Reliability in Azure Event Hubs
This article describes reliability support in Azure Event Hubs, and covers both intra-regional resiliency with availability zones and cross-region disaster recovery and business continuity. For a more detailed overview of reliability principles in Azure, see Azure reliability.
Availability zone support
Availability zones are physically separate groups of datacenters within each Azure region. When one zone fails, services can fail over to one of the remaining zones.
For more information on availability zones in Azure, see What are availability zones?.
Event Hubs implements transparent failure detection and failover mechanisms so that, when failure occurs, the service continues to operate within the assured service-levels and without noticeable interruptions. If you create an Event Hubs namespace in a region that supports availability zones, zone redundancy is automatically enabled. With zone-redundancy, fault tolerance is increased and the service has enough capacity reserves to cope with the outage of an entire facility. Both metadata and data (events) are replicated across data centers in each zone.
Prerequisites
Availability zone support is only available in Azure regions with availability zones.
Create a resource with availability zones enabled
When you use the Azure portal, zone redundancy is automatically enabled. When you create a namespace, you see the following highlighted message when you select a region that supports availability zones.
Disable availability zones
The Azure portal doesn't support disabling availability zones. To disable availability zones, use one of the following methods:
Azure CLI command
az eventhubs namespace
with--zone-redundant=false
PowerShell command
New-AzEventHubNamespace
with-ZoneRedundant=false
to create a namespace with zone redundancy disabled.
Availability zone migration
When you create availability zones in a region that supports them, availability zones are automatically enabled.
Cross-region disaster recovery and business continuity
Disaster recovery (DR) is about recovering from high-impact events, such as natural disasters or failed deployments that result in downtime and data loss. Regardless of the cause, the best remedy for a disaster is a well-defined and tested DR plan and an application design that actively supports DR. Before you begin to think about creating your disaster recovery plan, see Recommendations for designing a disaster recovery strategy.
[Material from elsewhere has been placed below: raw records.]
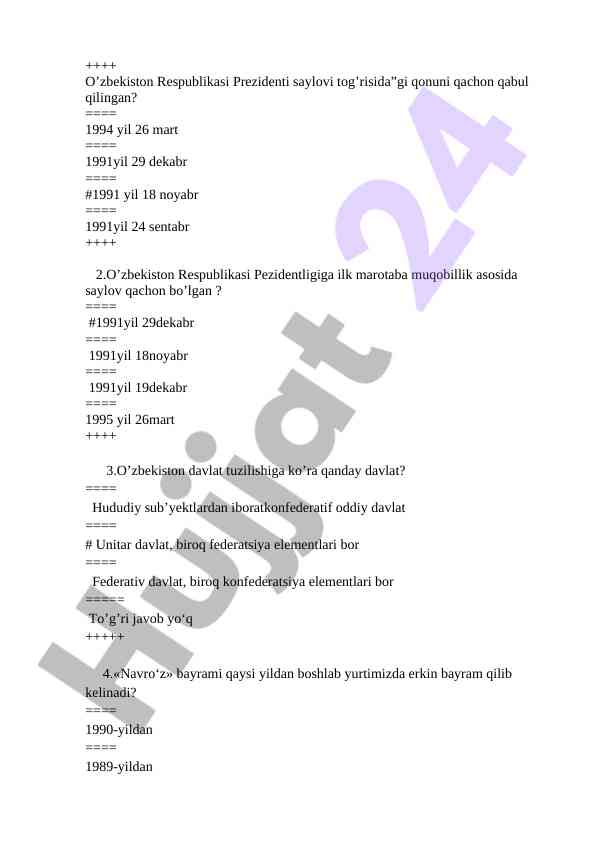 ++++
O’zbekiston Respublikasi Prezidenti saylovi tog‘risida”gi qonuni qachon qabul qilingan?
====
1994 yil 26 mart
====
1991yil 29 dekabr
====
#1991 yil 18 noyabr
====
1991yil 24 sentabr
++++

2.O’zbekiston Respublikasi Pezidentligiga ilk marotaba muqobillik asosida saylov qachon bo’lgan ?
====
#1991yil 29dekabr
====
1991yil 18noyabr
====
1991yil 19dekabr
====
1995 yil 26mart
++++

3.O’zbekiston davlat tuzilishiga ko’ra qanday davlat?
====
Hududiy sub’yektlardan iboratkonfederatif oddiy davlat
====
# Unitar davlat, biroq federatsiya elementlari bor
====
Federativ davlat, biroq konfederatsiya elementlari bor
=====
To’g’ri javob yo‘q
+++++

4.«Navro‘z» bayrami qaysi yildan boshlab yurtimizda erkin bayram qilib kelinadi?
====
1990-yildan
====
1989-yildan

Hujjat 24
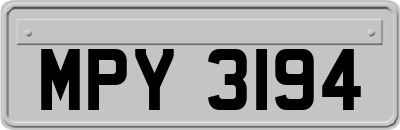 MPY 3194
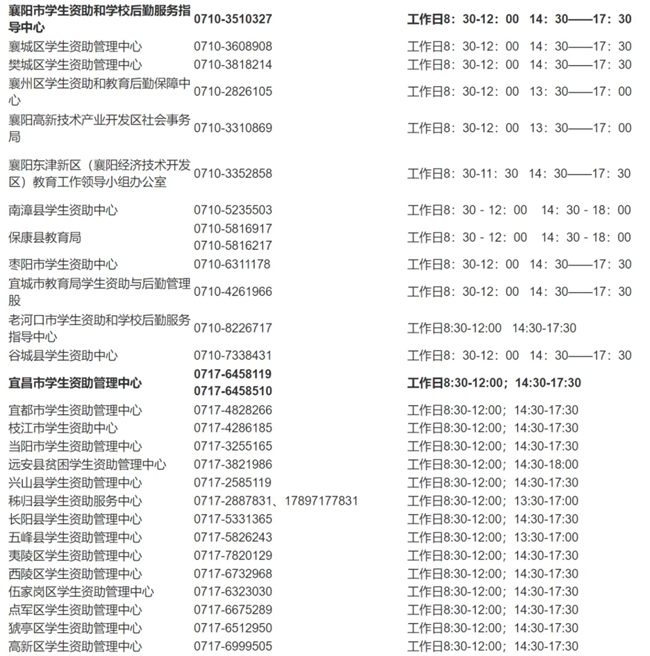 | | | |
|---|---|---|
| 襄阳市学生资助和学校后勤服务指导中心 | 0710-3510327 | 工作日8：30-12：00 14：30——17：30 |
| 襄城区学生资助管理中心 | 0710-3608908 | 工作日8：30-12：00 14：30——17：30 |
| 樊城区学生资助管理中心 | 0710-3818214 | 工作日8：30-12：00 14：30——17：30 |
| 襄州区学生资助和教育后勤保障中心 | 0710-2826105 | 工作日8：30-12：00 13：30——17：00 |
| 襄阳高新技术产业开发区社会事务局 | 0710-3310869 | 工作日8：30-12：00 13：30——17：00 |
| 襄阳东津新区（襄阳经济技术开发区）教育工作领导小组办公室 | 0710-3352858 | 工作日8：30-11：30 14：30——17：30 |
| 南漳县学生资助中心 | 0710-5235503 | 工作日8：30 - 12：00 14：30 - 18：00 |
| 保康县教育局 | 0710-5816917 0710-5816217 | 工作日8：30 - 12：00 14：30 - 18：00 |
| 枣阳市学生资助中心 | 0710-6311178 | 工作日8：30-12：00 14：30——17：30 |
| 宜城市教育局学生资助与后勤管理股 | 0710-4261966 | 工作日8：30-12：00 14：30——17：30 |
| 老河口市学生资助和学校后勤服务指导中心 | 0710-8226717 | 工作日8:30-12:00 14:30-17:30 |
| 谷城县学生资助中心 | 0710-7338431 | 工作日8：30-12：00 14：30——17：30 |
| 宜昌市学生资助管理中心 | 0717-6458119 0717-6458510 | 工作日8:30-12:00；14:30-17:30 |
| 宜都市学生资助管理中心 | 0717-4828266 | 工作日8:30-12:00；14:30-17:30 |
| 枝江市学生资助中心 | 0717-4286185 | 工作日8:30-12:00；14:30-17:30 |
| 当阳市学生资助管理中心 | 0717-3255165 | 工作日8:30-12:00；14:30-17:30 |
| 远安县贫困学生资助管理中心 | 0717-3821986 | 工作日8:30-12:00；14:30-18:00 |
| 兴山县学生资助管理中心 | 0717-2585119 | 工作日8:30-12:00；14:30-17:30 |
| 秭归县学生资助服务中心 | 0717-2887831、17897177831 | 工作日8:30-12:00；13:30-17:00 |
| 长阳县学生资助管理中心 | 0717-5331365 | 工作日8:30-12:00；14:30-17:30 |
| 五峰县学生资助管理中心 | 0717-5826243 | 工作日8:30-12:00；13:30-17:00 |
| 夷陵区学生资助管理中心 | 0717-7820129 | 工作日8:30-12:00；14:30-17:30 |
| 西陵区学生资助管理中心 | 0717-6732968 | 工作日8:30-12:00；14:30-17:30 |
| 伍家岗区学生资助管理中心 | 0717-6323030 | 工作日8:30-12:00；14:30-17:30 |
| 点军区学生资助管理中心 | 0717-6675289 | 工作日8:30-12:00；14:30-17:30 |
| 猇亭区学生资助管理中心 | 0717-6512950 | 工作日8:30-12:00；14:30-17:30 |
| 高新区学生资助管理中心 | 0717-6999505 | 工作日8:30-12:00；14:30-17:30 |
When it comes to DR, Azure uses the shared responsibility model. In a shared responsibility model, Azure ensures that the baseline infrastructure and platform services are available. At the same time, many Azure services don't automatically replicate data or fall back from a failed region to cross-replicate to another enabled region. For those services, you are responsible for setting up a disaster recovery plan that works for your workload. Most services that run on Azure platform as a service (PaaS) offerings provide features and guidance to support DR and you can use service-specific features to support fast recovery to help develop your DR plan.
The all-active Azure Event Hubs cluster model with availability zone support provides resiliency against hardware and datacenter outages. However, if a disaster where an entire region and all zones are unavailable, you can use Geo-disaster recovery to recover your workload and application configuration.
There is one features that provide geo-disaster recovery in Azure Event Hubs.
Geo-disaster recovery (Metadata DR), which just provides replication of only metadata.
Geo-Disaster recovery ensures that the entire configuration of a namespace (Event Hubs, Consumer Groups, and settings) is continuously replicated from a primary namespace to a secondary namespace when paired.
The Geo-disaster recovery feature of Azure Event Hubs is a disaster recovery solution. The concepts and workflow described in this article apply to disaster scenarios, and not to temporary outages. For a detailed discussion of disaster recovery in Azure, see this article.
With Geo-Disaster recovery, you can initiate a once-only failover move from the primary to the secondary at any time. The failover move points the chosen alias name for the namespace to the secondary namespace. After the move, the pairing is then removed. The failover is nearly instantaneous once initiated.
For detailed information, samples, and further documentation, on Geo-Disaster recovery in Event Hubs, see Azure Event Hubs - Geo-disaster recovery.